En Iran, Jafar Panahi réalise de grands films depuis vingt ans : dénonçant les écarts sociaux de son pays (Sang et or) le sort fait aux femmes (Le cercle, Hors jeu), il mêle sujets sociaux et inventivité de la mise en scène, sans se départir de son humour malgré les pressions croissantes jusqu’à son emprisonnement. Après sa libération (assortie d’une assignation à résidence) et son interdiction d’exercer en 2010, il a réalisé Ceci n’est pas un film : son propre appartement est devenu le décor de son histoire, avec des chaises pour acteurs et son ascenseur comme seule porte sur le monde extérieur. Mais ce non-film émouvant soulignait surtout la douleur de ne plus pouvoir tourner.

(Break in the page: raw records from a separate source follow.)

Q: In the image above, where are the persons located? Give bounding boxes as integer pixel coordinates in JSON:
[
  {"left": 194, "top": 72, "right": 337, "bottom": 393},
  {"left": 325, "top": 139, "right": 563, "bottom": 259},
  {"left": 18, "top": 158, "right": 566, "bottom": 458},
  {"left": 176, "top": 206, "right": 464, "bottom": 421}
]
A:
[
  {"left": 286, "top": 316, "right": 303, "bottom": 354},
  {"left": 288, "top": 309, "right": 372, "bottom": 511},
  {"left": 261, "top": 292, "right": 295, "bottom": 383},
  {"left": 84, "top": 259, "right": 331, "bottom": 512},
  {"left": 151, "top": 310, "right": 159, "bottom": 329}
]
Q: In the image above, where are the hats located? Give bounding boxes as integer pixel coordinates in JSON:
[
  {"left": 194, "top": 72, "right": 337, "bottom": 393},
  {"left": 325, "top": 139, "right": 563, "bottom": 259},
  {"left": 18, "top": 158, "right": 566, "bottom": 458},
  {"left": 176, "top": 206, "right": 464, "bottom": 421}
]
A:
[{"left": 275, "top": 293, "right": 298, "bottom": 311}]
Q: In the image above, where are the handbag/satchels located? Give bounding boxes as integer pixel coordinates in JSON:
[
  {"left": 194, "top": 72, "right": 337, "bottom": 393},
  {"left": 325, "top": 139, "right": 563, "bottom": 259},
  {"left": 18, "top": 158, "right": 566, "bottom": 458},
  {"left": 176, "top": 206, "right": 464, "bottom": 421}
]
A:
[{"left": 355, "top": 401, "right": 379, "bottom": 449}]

Pour son non-film suivant, Taxi-Téhéran, Panahi a trouvé une idée lumineuse : il est devenu chauffeur de taxi, a caché sa caméra sur le tableau de bord et filmé ses passagers. Des acteurs plus vrais que nature font défiler la société iranienne sur la banquette arrière : un nain trafiquant de dvd de films occidentaux, deux femmes et un aquarium, sa petite nièce bavarde et insolente qui travaille sur son film d’ école, ou encore la « femme au bouquet ».

Nasrin Sotoudeh, avocate spécialisée dans le droit des femmes et des enfants maltraités, grimpe dans le taxi à un carrefour pour un bout de chemin. Elle est passée par la même prison que Jafar Panahi, a été gréviste de la faim et également interdite d’exercer1. Le temps d’une conversation anodine, d’un sourire magnifique, d’une rose laissée dans le taxi « pour les amoureux du cinéma » elle prouve elle aussi que personne ne fera jamais de sa vie une prison.

Avec humour, légèreté, affection pour les Iraniens en particulier et l’humanité en général, Taxi Téhéran est un huis clos ouvert sur le monde. Présenté au dernier festival de Berlin, il y a remporté l’Ours d’or. Encore un trophée que le réalisateur n’a pas pu aller chercher. Mais son film parle pour lui. On ne peut pas le faire taire.

 

Taxi Téhéran, de Jafar Panahi (Iran, 1h22). Ours d’or et Prix Fipresci au festival de Berlin 2015, produit et distribué par Memento. En salles le 15 avril 2015

Photo : Nasrin Sotoudeh, militante des droits humains et passagère du taxi de Jafar Panahi

 


 

1 Nasrin Sotoudeh et Jafar Panahi ont reçu conjointement en 2012 le ‘Prix Sakarov pour la liberté de l’esprit’ du Parlement européen (Voir : Le prix Sakharov pour une Iranienne et un Iranien). Nasrin Sotoudeh a passé 3 ans en prison de 2010 à 2013 (Voir : Libérations porteuses d’espoir en Iran).